• [To do] Would you transcribe all of the data exactly, down to the last character?

Stored items

··········

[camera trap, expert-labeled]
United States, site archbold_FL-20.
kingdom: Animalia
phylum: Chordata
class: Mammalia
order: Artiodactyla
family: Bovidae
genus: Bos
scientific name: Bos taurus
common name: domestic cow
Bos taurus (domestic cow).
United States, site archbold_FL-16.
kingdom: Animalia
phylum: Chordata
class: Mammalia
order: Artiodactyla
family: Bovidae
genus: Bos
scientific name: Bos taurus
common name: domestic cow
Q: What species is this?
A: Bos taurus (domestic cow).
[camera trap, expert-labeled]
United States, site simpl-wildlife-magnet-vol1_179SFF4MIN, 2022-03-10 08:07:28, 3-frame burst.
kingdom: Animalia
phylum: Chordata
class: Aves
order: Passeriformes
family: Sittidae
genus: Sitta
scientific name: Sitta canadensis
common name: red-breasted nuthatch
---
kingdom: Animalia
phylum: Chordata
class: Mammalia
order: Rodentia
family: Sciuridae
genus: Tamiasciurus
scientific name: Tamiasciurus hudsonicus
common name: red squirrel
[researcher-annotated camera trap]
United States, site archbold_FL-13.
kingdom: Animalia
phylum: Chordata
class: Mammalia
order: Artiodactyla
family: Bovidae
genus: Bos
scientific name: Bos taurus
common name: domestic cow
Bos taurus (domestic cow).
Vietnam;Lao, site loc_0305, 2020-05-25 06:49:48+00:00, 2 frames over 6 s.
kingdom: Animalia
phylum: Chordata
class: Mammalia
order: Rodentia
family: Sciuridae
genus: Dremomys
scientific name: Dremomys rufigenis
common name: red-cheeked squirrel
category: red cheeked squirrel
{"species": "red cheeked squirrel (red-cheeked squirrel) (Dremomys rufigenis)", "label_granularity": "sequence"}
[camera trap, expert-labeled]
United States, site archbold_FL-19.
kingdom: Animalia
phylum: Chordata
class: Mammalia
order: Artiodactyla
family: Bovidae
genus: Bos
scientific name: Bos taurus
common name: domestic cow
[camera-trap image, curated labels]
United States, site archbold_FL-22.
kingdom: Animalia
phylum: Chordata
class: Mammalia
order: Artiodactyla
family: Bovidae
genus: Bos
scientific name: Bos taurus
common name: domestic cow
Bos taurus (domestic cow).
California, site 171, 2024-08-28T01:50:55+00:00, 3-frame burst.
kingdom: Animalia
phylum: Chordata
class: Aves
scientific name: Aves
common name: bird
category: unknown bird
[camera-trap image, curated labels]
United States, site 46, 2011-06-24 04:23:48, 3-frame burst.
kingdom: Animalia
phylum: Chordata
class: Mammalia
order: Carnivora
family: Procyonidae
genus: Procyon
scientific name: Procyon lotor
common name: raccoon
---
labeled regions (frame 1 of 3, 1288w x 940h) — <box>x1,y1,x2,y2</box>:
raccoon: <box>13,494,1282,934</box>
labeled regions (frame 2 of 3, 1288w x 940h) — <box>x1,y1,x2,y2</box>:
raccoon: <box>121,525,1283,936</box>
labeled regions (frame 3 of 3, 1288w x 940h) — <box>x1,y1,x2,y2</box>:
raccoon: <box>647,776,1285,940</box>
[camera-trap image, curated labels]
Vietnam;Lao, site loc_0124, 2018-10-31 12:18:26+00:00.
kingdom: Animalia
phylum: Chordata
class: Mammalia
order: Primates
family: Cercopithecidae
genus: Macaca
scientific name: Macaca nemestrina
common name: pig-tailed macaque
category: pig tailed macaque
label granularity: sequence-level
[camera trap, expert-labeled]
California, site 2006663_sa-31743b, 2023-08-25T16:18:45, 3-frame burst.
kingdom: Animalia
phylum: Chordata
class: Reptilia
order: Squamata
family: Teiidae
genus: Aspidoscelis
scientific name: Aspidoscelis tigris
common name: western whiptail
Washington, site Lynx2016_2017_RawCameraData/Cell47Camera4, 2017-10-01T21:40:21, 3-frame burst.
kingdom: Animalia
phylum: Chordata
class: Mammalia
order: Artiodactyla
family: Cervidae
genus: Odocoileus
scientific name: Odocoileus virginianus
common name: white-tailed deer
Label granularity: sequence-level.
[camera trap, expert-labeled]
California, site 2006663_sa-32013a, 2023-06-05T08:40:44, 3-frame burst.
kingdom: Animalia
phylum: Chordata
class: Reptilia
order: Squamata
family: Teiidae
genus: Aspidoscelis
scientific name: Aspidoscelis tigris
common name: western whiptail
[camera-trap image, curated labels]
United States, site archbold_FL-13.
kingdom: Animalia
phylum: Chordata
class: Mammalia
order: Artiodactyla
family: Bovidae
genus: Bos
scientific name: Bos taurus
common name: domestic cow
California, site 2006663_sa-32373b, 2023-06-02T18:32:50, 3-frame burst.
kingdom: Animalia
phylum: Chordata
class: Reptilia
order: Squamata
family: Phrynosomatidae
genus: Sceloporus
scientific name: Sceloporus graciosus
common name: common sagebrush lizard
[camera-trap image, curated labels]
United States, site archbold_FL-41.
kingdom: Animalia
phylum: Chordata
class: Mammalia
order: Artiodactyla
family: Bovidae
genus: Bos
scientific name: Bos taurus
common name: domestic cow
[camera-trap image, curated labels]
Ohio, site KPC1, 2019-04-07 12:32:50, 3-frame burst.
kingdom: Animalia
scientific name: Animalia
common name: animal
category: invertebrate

··········

• [Completed task]
[camera trap, expert-labeled]
United States, site archbold_FL-20.
kingdom: Animalia
phylum: Chordata
class: Mammalia
order: Artiodactyla
family: Bovidae
genus: Bos
scientific name: Bos taurus
common name: domestic cow
Bos taurus (domestic cow).
United States, site archbold_FL-16.
kingdom: Animalia
phylum: Chordata
class: Mammalia
order: Artiodactyla
family: Bovidae
genus: Bos
scientific name: Bos taurus
common name: domestic cow
Q: What species is this?
A: Bos taurus (domestic cow).
[camera trap, expert-labeled]
United States, site simpl-wildlife-magnet-vol1_179SFF4MIN, 2022-03-10 08:07:28, 3-frame burst.
kingdom: Animalia
phylum: Chordata
class: Aves
order: Passeriformes
family: Sittidae
genus: Sitta
scientific name: Sitta canadensis
common name: red-breasted nuthatch
---
kingdom: Animalia
phylum: Chordata
class: Mammalia
order: Rodentia
family: Sciuridae
genus: Tamiasciurus
scientific name: Tamiasciurus hudsonicus
common name: red squirrel
[researcher-annotated camera trap]
United States, site archbold_FL-13.
kingdom: Animalia
phylum: Chordata
class: Mammalia
order: Artiodactyla
family: Bovidae
genus: Bos
scientific name: Bos taurus
common name: domestic cow
Bos taurus (domestic cow).
Vietnam;Lao, site loc_0305, 2020-05-25 06:49:48+00:00, 2 frames over 6 s.
kingdom: Animalia
phylum: Chordata
class: Mammalia
order: Rodentia
family: Sciuridae
genus: Dremomys
scientific name: Dremomys rufigenis
common name: red-cheeked squirrel
category: red cheeked squirrel
{"species": "red cheeked squirrel (red-cheeked squirrel) (Dremomys rufigenis)", "label_granularity": "sequence"}
[camera trap, expert-labeled]
United States, site archbold_FL-19.
kingdom: Animalia
phylum: Chordata
class: Mammalia
order: Artiodactyla
family: Bovidae
genus: Bos
scientific name: Bos taurus
common name: domestic cow
[camera-trap image, curated labels]
United States, site archbold_FL-22.
kingdom: Animalia
phylum: Chordata
class: Mammalia
order: Artiodactyla
family: Bovidae
genus: Bos
scientific name: Bos taurus
common name: domestic cow
Bos taurus (domestic cow).
California, site 171, 2024-08-28T01:50:55+00:00, 3-frame burst.
kingdom: Animalia
phylum: Chordata
class: Aves
scientific name: Aves
common name: bird
category: unknown bird
[camera-trap image, curated labels]
United States, site 46, 2011-06-24 04:23:48, 3-frame burst.
kingdom: Animalia
phylum: Chordata
class: Mammalia
order: Carnivora
family: Procyonidae
genus: Procyon
scientific name: Procyon lotor
common name: raccoon
---
labeled regions (frame 1 of 3, 1288w x 940h) — <box>x1,y1,x2,y2</box>:
raccoon: <box>13,494,1282,934</box>
labeled regions (frame 2 of 3, 1288w x 940h) — <box>x1,y1,x2,y2</box>:
raccoon: <box>121,525,1283,936</box>
labeled regions (frame 3 of 3, 1288w x 940h) — <box>x1,y1,x2,y2</box>:
raccoon: <box>647,776,1285,940</box>
[camera-trap image, curated labels]
Vietnam;Lao, site loc_0124, 2018-10-31 12:18:26+00:00.
kingdom: Animalia
phylum: Chordata
class: Mammalia
order: Primates
family: Cercopithecidae
genus: Macaca
scientific name: Macaca nemestrina
common name: pig-tailed macaque
category: pig tailed macaque
label granularity: sequence-level
[camera trap, expert-labeled]
California, site 2006663_sa-31743b, 2023-08-25T16:18:45, 3-frame burst.
kingdom: Animalia
phylum: Chordata
class: Reptilia
order: Squamata
family: Teiidae
genus: Aspidoscelis
scientific name: Aspidoscelis tigris
common name: western whiptail
Washington, site Lynx2016_2017_RawCameraData/Cell47Camera4, 2017-10-01T21:40:21, 3-frame burst.
kingdom: Animalia
phylum: Chordata
class: Mammalia
order: Artiodactyla
family: Cervidae
genus: Odocoileus
scientific name: Odocoileus virginianus
common name: white-tailed deer
Label granularity: sequence-level.
[camera trap, expert-labeled]
California, site 2006663_sa-32013a, 2023-06-05T08:40:44, 3-frame burst.
kingdom: Animalia
phylum: Chordata
class: Reptilia
order: Squamata
family: Teiidae
genus: Aspidoscelis
scientific name: Aspidoscelis tigris
common name: western whiptail
[camera-trap image, curated labels]
United States, site archbold_FL-13.
kingdom: Animalia
phylum: Chordata
class: Mammalia
order: Artiodactyla
family: Bovidae
genus: Bos
scientific name: Bos taurus
common name: domestic cow
California, site 2006663_sa-32373b, 2023-06-02T18:32:50, 3-frame burst.
kingdom: Animalia
phylum: Chordata
class: Reptilia
order: Squamata
family: Phrynosomatidae
genus: Sceloporus
scientific name: Sceloporus graciosus
common name: common sagebrush lizard
[camera-trap image, curated labels]
United States, site archbold_FL-41.
kingdom: Animalia
phylum: Chordata
class: Mammalia
order: Artiodactyla
family: Bovidae
genus: Bos
scientific name: Bos taurus
common name: domestic cow
[camera-trap image, curated labels]
Ohio, site KPC1, 2019-04-07 12:32:50, 3-frame burst.
kingdom: Animalia
scientific name: Animalia
common name: animal
category: invertebrate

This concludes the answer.